• _Assignment_:
Word for word, restate every record, though not the pictures.

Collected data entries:
--- --- ---

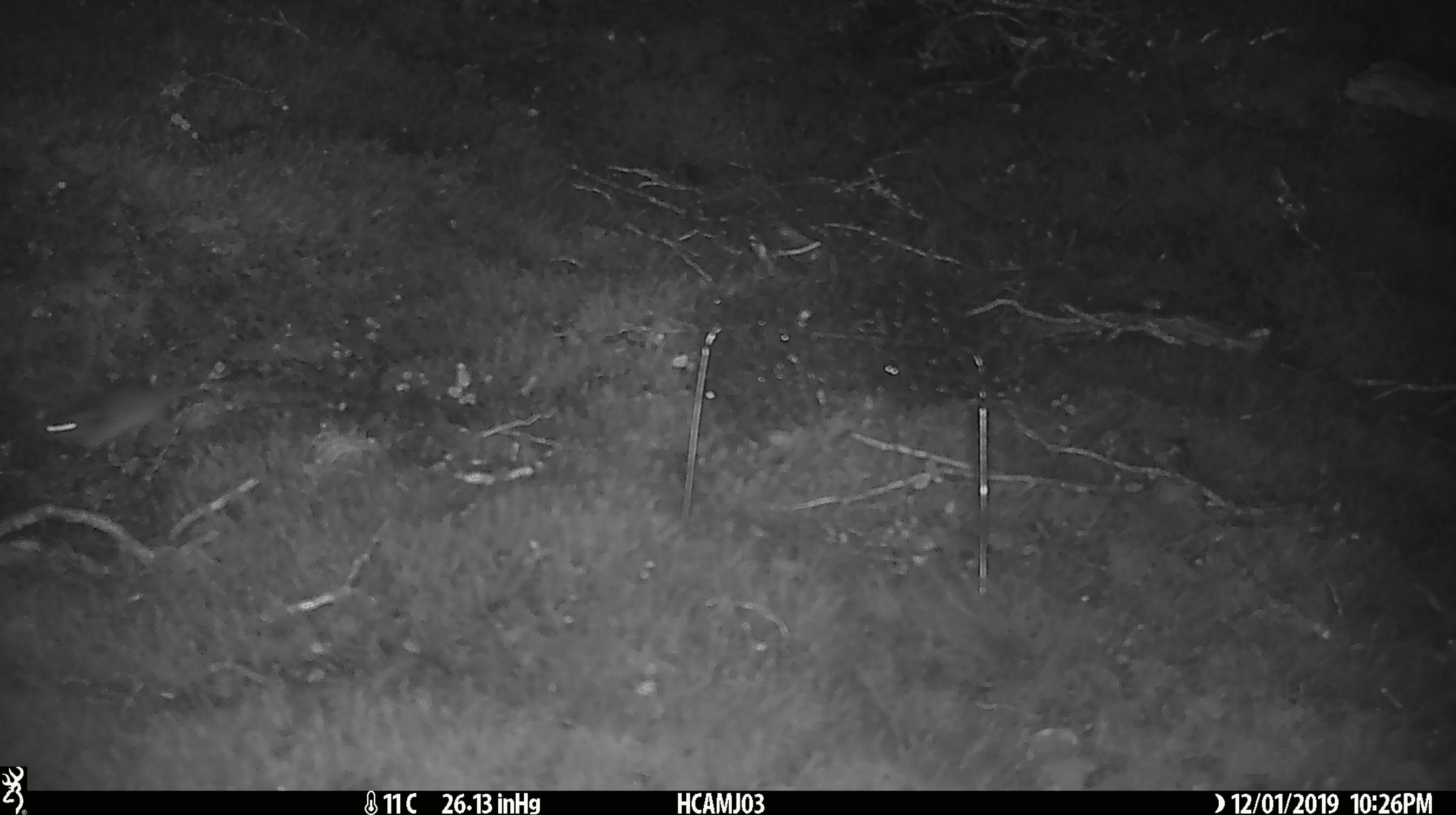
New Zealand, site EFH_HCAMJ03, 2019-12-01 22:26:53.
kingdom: Animalia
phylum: Chordata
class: Mammalia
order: Rodentia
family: Muridae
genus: Mus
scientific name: Mus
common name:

--- --- ---

• _Task result_:
New Zealand, site EFH_HCAMJ03, 2019-12-01 22:26:53.
kingdom: Animalia
phylum: Chordata
class: Mammalia
order: Rodentia
family: Muridae
genus: Mus
scientific name: Mus
common name:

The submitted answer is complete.